Black farmers “don’t have access to the same markets our white farmers have,” said House Agriculture chairman David Scott, but the tax code could put them on equal footing. Scott is working on legislation to offer tax incentives to processors and other companies if they buy crops and livestock from Black producers.
The legislation also would prohibit discriminatory practices at the USDA and set “strong punitive measures” on employees who violate the rules.
“We’ve got to do it bold,” said Scott, the first Black to chair the Agriculture Committee, during an online discussion of equity in agriculture on Friday. “Wrenching out those practices of discrimination, put them into the law so everybody will know we’ve answered the call of the Black farmers and people of color farmers and then … give some tax credits to those suppliers who will purchase the agricultural products from our Black farmers.”
Scott said his legislation would have broader and longer-lasting impact than a program enacted last month to retire an estimated $4 billion in USDA loans and USDA-guaranteed loans held by socially disadvantaged farmers, a group that includes Black, Hispanic, Native American and Asian-American growers. Loan forgiveness has roiled sentiment in farm country. “The USDA is now color-preferenced … part of a ‘woke’ agenda,” a Republican congressman told Agriculture Secretary Tom Vilsack during a House Appropriations subcommittee hearing on April 14. Advocates say decades of systemic racism drove almost all Blacks out of farming.
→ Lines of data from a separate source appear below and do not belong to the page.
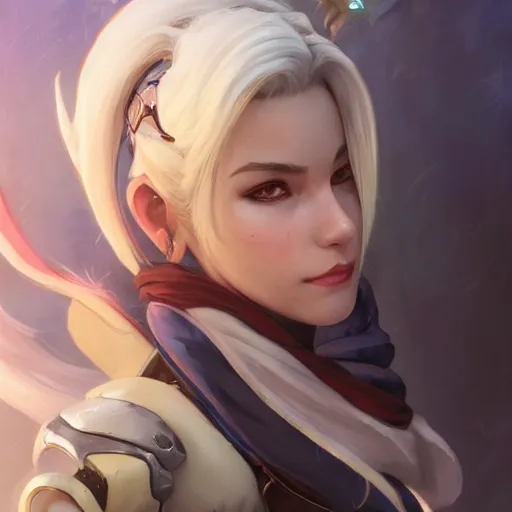 Image similar to Mercy from Overwatch as a cat, D&D, fantasy, intricate, elegant, highly detailed, digital painting, artstation, concept art, matte, sharp focus, illustration, hearthstone, art by Artgerm and Greg Rutkowski and Alphonse Mucha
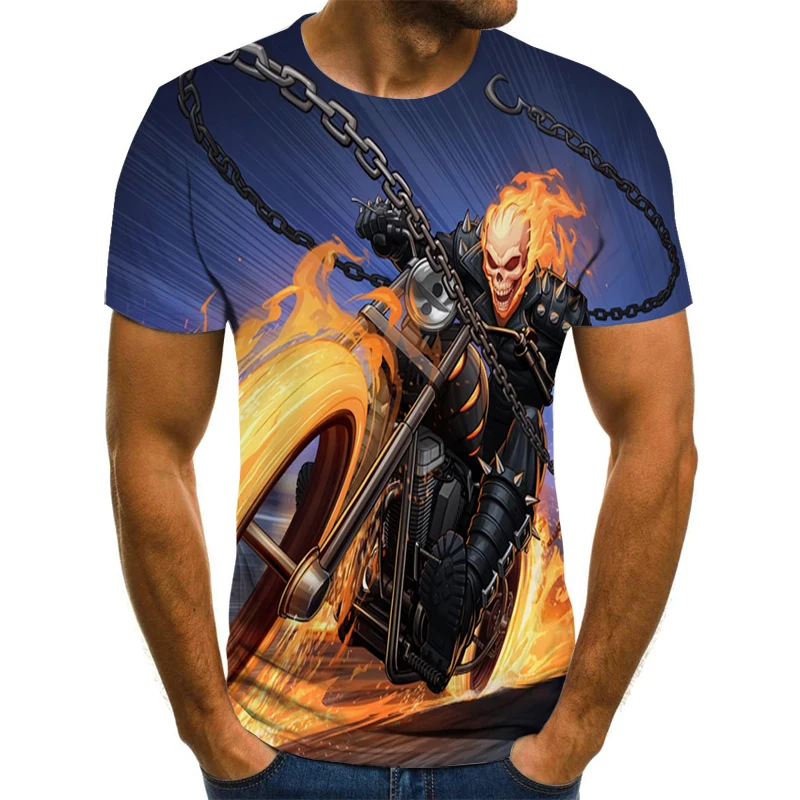 

3D printed T-shirt men's summer short-sleeved knight crew neck top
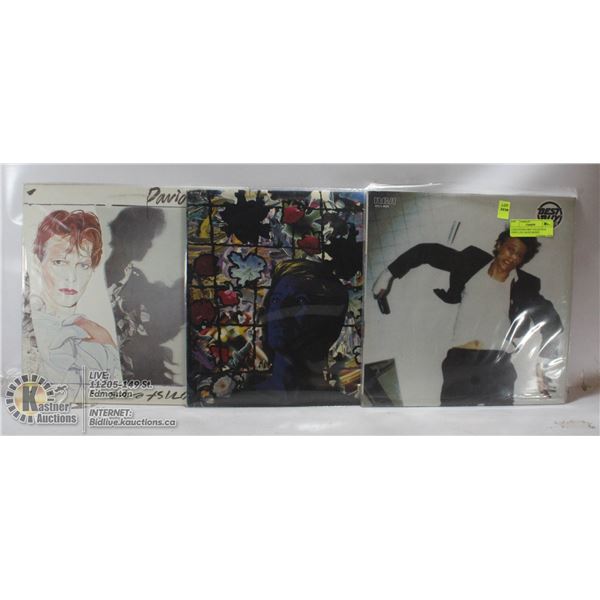 3 ESTATE RECORD COLLECTION VINYL LPS. DAVID BOWIE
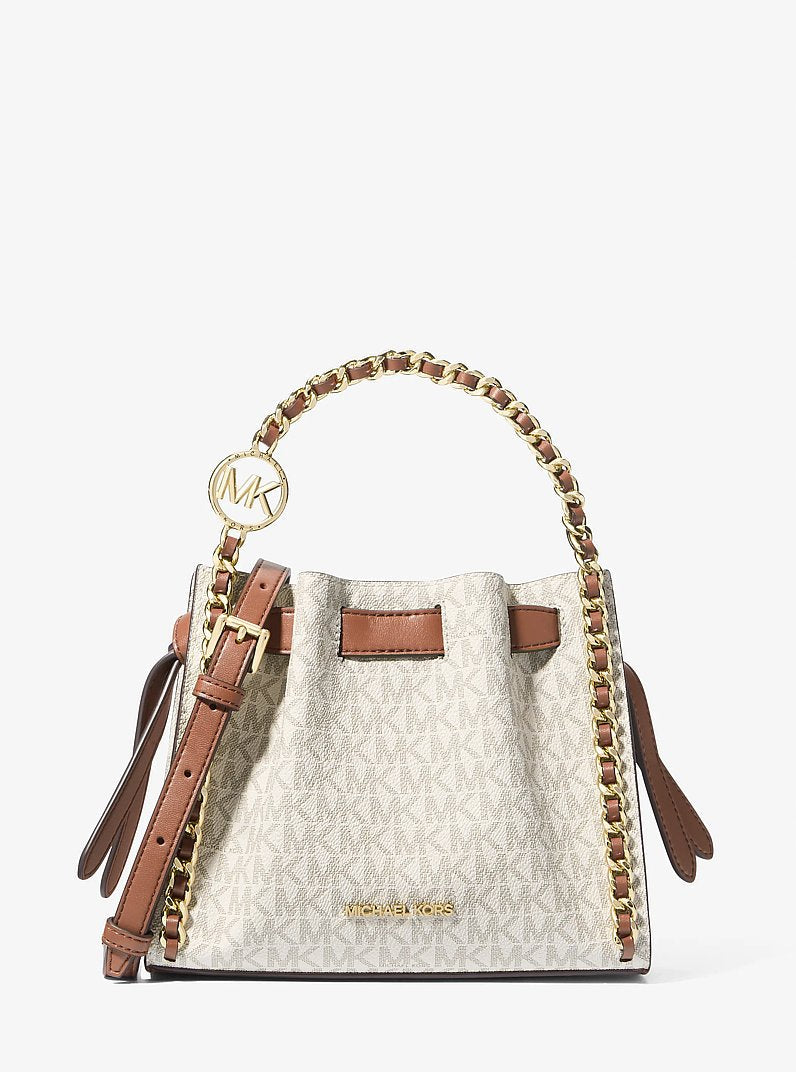 Mina Small Signature Logo Chain Crossbody Bag (VANILLA)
Vilsack has told lawmakers that an “equity commission” will review the fairness of USDA programs. The “Justice for Black Farmers” bill, filed in the House and Senate, would create an independent board to oversee complaints of discrimination, provide funding to resolve the “heirs property” issue and create a land grant program aiding up to 20,000 Black farmers annually through 2030.
The federal government employs a variety of methods to assist various groups and purposes. Affirmative action laws call on employers to assure all qualified applicants are given an equal opportunity in hiring and advancement as a remedy against past discrimination. Military veterans are entitled to preference over other applicants for federal jobs. There are myriad tax incentives, including credits, deductions and advantageous rates and exemptions, for a welter of purposes that include charitable donations, energy-efficient homes, IRAs and fuel production.
Scott said he and Chairman Richard Neal of the House Ways and Means Committee were working on tax incentives to strengthen the financial footing of Black farmers by encouraging purchases of their products. “They don’t have access to the same markets that our white farmers have,” said Scott. “So we have to put in some incentives there … When you increase that market share of the African-American farmer and people of color, that money stays within agriculture.” The additional income will ripple through the agricultural community, he said.
“And when they bump up and want to fight on this bill, which some of them do,” said Scott, referring to opponents, “I want to tell them that nobody, not anybody in the history of America, has paid the dues of agriculture” that Blacks have paid.
At their peak in 1920, Blacks were 17 percent of U.S. farmers. Now they are less than 2 percent. The USDA acknowledged in the so-called Pigford settlements two decades ago that it had harmed Black farmers through discriminatory practices such as denial of loans and slow handling of civil rights complaints. More recently, analysts said white farmers received 97 percent of the $9.2 billion in USDA pandemic payments from May through October 2020.
In her autobiography, civil rights activist Anne Moody described a form of agricultural discrimination in central Mississippi in the early 1960s. Blacks owned 40 percent of the land in Madison County, but “they were allowed to farm only so much of it” because cotton was the major cash crop and white farmers got most of the acreage allotments, which were USDA permission to grow cotton. Allotments were awarded by the local USDA office. “The more I thought about it, the more it seemed that the federal government was directly or in directly responsible for most of the discrimination, segregation and poverty in the South.”